In each interaction, the AI tutor selects the better of two responses generated by Grok based on our established evaluation criteria.
Results show that compared to Grok-2 mini and Grok-1.5, Grok-2 has made significant improvements in reasoning ability when handling retrieved content, as well as in tool use capabilities, such as correctly identifying missing information, reasoning through event sequences, and excluding irrelevant content.
Benchmark test results indicate that Grok-2's performance generally surpasses GPT-4 Turbo and Claude 3 Opus, and even competes with GPT-4o and Llama 3-405B.
However, the benchmark results disclosed by xAI have some "clever" aspects. For instance, while claiming to be on par with GPT-4o, they used scores from May for both GPT-4o and GPT-4 Turbo, making it difficult not to suspect this as a timing strategy to enhance results.
xAI team member Guodong Zhang posted:
Interestingly, unlike most other companies and labs, our development speed is so fast that we never have time to write formal technical reports for each model.
Additionally, xAI specifically pointed out that in the large-scale multi-task language understanding benchmark MMLU, they used Grok-2 without task-specific training, more accurately reflecting the model's generalization ability and adaptability to new tasks. In short, they may not be the best, but they pride themselves on being authentic.
Now, both Grok-2 and Grok-2 mini will be gradually integrated into the X platform, available to X Premium and Premium+ users.
Officially, Grok-2 has text and visual understanding capabilities and can integrate information from the X platform in real-time. Grok-2 mini focuses on being compact and refined, achieving a balance between speed and answer quality.
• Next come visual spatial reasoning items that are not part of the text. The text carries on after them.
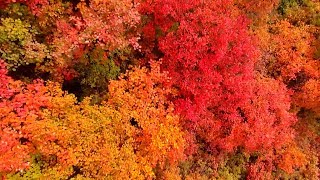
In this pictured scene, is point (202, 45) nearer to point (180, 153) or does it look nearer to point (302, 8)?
point (180, 153)

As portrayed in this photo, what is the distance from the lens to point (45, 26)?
16328mm

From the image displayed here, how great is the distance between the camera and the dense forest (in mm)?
14367

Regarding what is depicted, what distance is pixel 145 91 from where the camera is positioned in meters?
16.5

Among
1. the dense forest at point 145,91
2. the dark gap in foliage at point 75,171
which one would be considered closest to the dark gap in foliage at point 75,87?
the dense forest at point 145,91

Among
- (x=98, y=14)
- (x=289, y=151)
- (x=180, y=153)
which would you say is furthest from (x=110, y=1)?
(x=289, y=151)

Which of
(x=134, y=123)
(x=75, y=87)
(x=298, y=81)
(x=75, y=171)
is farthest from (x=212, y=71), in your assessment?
(x=298, y=81)

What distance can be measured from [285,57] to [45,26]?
1428 centimetres

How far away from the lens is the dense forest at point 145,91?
1437 cm

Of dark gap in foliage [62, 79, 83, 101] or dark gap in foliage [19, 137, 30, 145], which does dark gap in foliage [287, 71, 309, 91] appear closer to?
dark gap in foliage [62, 79, 83, 101]

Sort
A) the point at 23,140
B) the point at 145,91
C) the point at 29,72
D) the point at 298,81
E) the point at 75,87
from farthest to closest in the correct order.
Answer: the point at 298,81, the point at 75,87, the point at 29,72, the point at 145,91, the point at 23,140

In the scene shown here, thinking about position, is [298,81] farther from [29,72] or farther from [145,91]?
[29,72]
Compared to its predecessor, Grok-2's biggest change is the ability to directly generate images. According to internal xAI team members, the image generation model uses the recently popular FLUX.1 model.
Users have discovered that Grok-2 has limitations on the number of images it can generate, with Premium users expected to generate about 20-30 images, while Premium+ users can generate more.
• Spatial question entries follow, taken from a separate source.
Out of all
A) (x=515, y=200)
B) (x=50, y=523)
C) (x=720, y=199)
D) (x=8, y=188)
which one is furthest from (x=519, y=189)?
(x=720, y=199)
The classic challenge of "Which is bigger, 9.8 or 9.11" didn't stump Grok-2. It can even count how many "r"s are in "strawberry".
An excited Musk retweeted several posts about Grok 2, strongly promoting it and praising the xAI team's excellent progress speed.
Looking beyond the hype, Grok-2 seems more significant symbolically than practically. Its release signals the arrival of new GPT-4 level models in the AI industry, but perhaps without bringing enough surprises.
In April this year, Musk told Nicolai Tangen, head of Norway's sovereign wealth fund, that Grok-2 required about 20,000 H100 GPUs for training.
Last month, during the build-up to Grok-2, Musk also revealed that Grok-3 used 100,000 NVIDIA H100 chips for training and is expected to be released by the end of the year, potentially becoming the most powerful AI large model.
To this end, Musk even resorted to using Tesla's chips to boost the xAI team, much to the dissatisfaction of Tesla investors.
Notably, in a recent X Space event, Musk remained confident about the future of AI.